## ПОСТАВЛЕННАЯ ЗАДАЧА A:
Ответьте на вопросы по беседе об искусстве:
(i) Что Поволоцкая, по её словам, не слышит, но чувствует?
(ii) Какими словами Алешин определяет, что такое критерий адекватности образа у Мещерякова?
(iii) Чем, по утверждению Алешина, является красота?
## ПОСТАВЛЕННАЯ ЗАДАЧА B:
Воспроизведите дословно отрывок беседы об искусстве от «Я сама художник, могу» до «Что это такое?» включительно.

Поволоцкая: Действительно, есть темы, которые до сих пор не затрагивались. Если зрячему доступны картины, то нам доступны запахи, тактильность. Почему бы не использовать тактильную музыку, запахи? Если живопись может быть нарисована, то она может быть из вибраций.

Я сама художник, могу рисовать, но своих рисунков не вижу. Однако я могу почувствовать энергетику. Появилась бы возможность рисовать вибрациями, запахами, которые были бы доступны мне и другим, зрячим. Они бы тоже могли как-то к этому прикоснуться, — и это тоже искусство. Зрячие имеют право, но и мы имеем право на свое искусство. Я не слышу музыку, но вибрации чувствую. Ведь может быть музыка, которую не слышат. Вот, например, дельфины поют как-то по-другому.

Анциперова: Как такой подход меняет наше понимание искусства? Вот, например, определение Мещерякова с его критерием хорошего искусства как адекватности образа. Что это такое?

Алешин: Это глубокий, последовательный реализм.

Суворов: Любое искусство должно быть адекватно своему предмету. Искусство имеет дело именно с образами, создает эстетические и художественные образы. Но возможно создать какое-то новое искусство, которое должно родиться на стыке разных форм восприятия. Да, вероятно, к этому мы в конце концов и идем.

Алешин: А идея адекватности образа искусства связана с той идейной повесткой, из которой исходили Ильенков и Мещеряков. Есть образы, которые воспринимают и понимают все. Понятно, что сегодня это звучит как какая-то сентиментальная утопия, но если перевести это на язык современной критической теории, то мы увидим те же проблемы, которые сегодня ставятся в ее контексте.

Анциперова: А как в этом смысле показать концептуальное искусство?

Алешин: Концептуальное искусство работает с теми же образами. Если мы говорим об искусстве Юрия Альберта, то он же не картины нам показывает, он показывает отношения. Он проблематизирует тот разрыв между слышащими специалистами в области современного искусства, которые могут оценить его концептуальный жест, и, с другой стороны, с людьми, которые способны прочесть брайлевский шрифт, но концептуального жеста за этим не увидят, поскольку для них это абсолютная данность, они так картины видят и воспринимают всегда.

Об этом Александр Васильевич (Суворов. — Прим. ред.) и сказал. И если мы находим время, силы и талант, для того чтобы объяснить друг другу, что имелось здесь в виду, концептуальное искусство становится еще более простым, потому что все в нем переводится в текст в конечном итоге. В этом смысле оно очень демократично в отличие от классического и модернистского.

Анциперова: Что такое искусство, мы разобрались. А что такое красота?

Алешин: Красота — это идеологический конструкт. В разные времена мы можем наблюдать разные формулы красоты.

Фрагменты данных с пространственными вопросами
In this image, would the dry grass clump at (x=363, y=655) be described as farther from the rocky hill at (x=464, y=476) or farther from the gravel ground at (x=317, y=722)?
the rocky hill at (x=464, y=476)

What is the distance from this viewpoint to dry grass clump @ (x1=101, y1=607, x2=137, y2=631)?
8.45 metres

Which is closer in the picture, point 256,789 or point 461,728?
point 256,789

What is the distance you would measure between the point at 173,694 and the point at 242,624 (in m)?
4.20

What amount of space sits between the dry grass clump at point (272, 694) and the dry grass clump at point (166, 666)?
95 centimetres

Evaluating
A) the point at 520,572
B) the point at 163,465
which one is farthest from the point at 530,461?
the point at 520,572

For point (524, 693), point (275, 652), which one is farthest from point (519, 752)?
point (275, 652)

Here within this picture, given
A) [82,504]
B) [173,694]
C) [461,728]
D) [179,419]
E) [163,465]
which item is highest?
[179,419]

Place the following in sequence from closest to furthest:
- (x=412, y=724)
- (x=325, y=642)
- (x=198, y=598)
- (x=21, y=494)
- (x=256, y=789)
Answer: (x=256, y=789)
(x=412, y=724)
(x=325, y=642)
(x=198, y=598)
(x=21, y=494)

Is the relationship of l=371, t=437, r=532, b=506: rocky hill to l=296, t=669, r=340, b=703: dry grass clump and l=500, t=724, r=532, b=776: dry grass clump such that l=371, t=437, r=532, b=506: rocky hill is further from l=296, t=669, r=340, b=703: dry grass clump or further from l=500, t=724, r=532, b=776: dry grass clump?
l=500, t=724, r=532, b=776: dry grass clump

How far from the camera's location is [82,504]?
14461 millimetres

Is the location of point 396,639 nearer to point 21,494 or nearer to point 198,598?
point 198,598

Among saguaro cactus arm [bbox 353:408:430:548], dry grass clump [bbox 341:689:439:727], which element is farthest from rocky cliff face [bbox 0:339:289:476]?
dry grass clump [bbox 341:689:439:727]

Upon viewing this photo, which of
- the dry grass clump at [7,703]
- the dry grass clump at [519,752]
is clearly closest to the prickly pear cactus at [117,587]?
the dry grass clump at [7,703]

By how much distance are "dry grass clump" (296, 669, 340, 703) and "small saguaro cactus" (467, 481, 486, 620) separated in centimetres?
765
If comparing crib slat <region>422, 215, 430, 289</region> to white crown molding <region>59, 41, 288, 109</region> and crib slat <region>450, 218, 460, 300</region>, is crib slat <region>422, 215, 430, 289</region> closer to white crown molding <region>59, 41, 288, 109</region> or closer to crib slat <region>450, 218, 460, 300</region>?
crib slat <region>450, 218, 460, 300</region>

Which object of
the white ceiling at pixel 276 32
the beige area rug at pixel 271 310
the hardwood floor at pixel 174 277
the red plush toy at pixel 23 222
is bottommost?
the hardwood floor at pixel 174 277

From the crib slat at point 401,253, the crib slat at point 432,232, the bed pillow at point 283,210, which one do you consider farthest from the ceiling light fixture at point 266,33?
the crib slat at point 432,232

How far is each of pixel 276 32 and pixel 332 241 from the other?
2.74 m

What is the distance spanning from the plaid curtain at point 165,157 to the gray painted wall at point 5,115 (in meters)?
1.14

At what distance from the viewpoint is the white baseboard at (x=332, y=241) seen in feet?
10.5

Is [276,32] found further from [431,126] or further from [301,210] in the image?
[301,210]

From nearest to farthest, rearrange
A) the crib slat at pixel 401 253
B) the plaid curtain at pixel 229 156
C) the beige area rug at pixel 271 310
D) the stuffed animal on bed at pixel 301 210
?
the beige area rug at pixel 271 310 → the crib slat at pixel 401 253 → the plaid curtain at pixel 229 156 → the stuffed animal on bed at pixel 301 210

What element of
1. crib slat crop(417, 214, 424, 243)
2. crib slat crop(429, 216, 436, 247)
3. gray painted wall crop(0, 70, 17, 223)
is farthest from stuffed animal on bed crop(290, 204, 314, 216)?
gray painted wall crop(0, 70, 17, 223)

## ПОЛНЫЙ ОТВЕТ A:
(i) Вибрации (музыку она не слышит).
(ii) «Это глубокий, последовательный реализм».
(iii) Идеологическим конструктом.

## ПОЛНЫЙ ОТВЕТ B:
Я сама художник, могу рисовать, но своих рисунков не вижу. Однако я могу почувствовать энергетику. Появилась бы возможность рисовать вибрациями, запахами, которые были бы доступны мне и другим, зрячим. Они бы тоже могли как-то к этому прикоснуться, — и это тоже искусство. Зрячие имеют право, но и мы имеем право на свое искусство. Я не слышу музыку, но вибрации чувствую. Ведь может быть музыка, которую не слышат. Вот, например, дельфины поют как-то по-другому.

Анциперова: Как такой подход меняет наше понимание искусства? Вот, например, определение Мещерякова с его критерием хорошего искусства как адекватности образа. Что это такое?